─── Dataset records ───
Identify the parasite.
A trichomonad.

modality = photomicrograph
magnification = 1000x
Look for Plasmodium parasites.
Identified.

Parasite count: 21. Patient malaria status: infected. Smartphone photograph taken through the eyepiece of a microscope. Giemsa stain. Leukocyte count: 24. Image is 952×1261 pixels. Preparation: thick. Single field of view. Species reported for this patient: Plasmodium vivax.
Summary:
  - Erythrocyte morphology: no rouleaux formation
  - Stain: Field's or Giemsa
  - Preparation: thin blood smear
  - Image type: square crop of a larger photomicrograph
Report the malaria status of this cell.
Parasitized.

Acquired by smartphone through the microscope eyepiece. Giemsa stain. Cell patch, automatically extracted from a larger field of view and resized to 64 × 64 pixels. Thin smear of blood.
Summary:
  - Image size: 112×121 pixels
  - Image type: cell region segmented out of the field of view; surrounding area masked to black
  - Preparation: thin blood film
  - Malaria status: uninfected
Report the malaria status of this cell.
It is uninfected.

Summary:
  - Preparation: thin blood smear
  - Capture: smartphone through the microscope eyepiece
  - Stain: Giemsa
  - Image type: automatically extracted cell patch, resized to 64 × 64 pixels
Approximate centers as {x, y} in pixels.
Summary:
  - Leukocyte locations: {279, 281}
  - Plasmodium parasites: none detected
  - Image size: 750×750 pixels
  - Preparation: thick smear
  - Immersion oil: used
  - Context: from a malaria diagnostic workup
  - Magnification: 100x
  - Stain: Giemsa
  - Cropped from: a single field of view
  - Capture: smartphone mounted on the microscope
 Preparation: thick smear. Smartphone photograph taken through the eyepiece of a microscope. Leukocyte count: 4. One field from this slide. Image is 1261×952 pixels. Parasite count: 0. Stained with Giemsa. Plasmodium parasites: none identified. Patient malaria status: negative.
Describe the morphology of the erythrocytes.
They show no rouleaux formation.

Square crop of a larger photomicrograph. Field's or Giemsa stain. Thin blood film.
───
What you will do:
Check each line above for "Capture" and give the number of lines that match, nothing more.

Your response:
2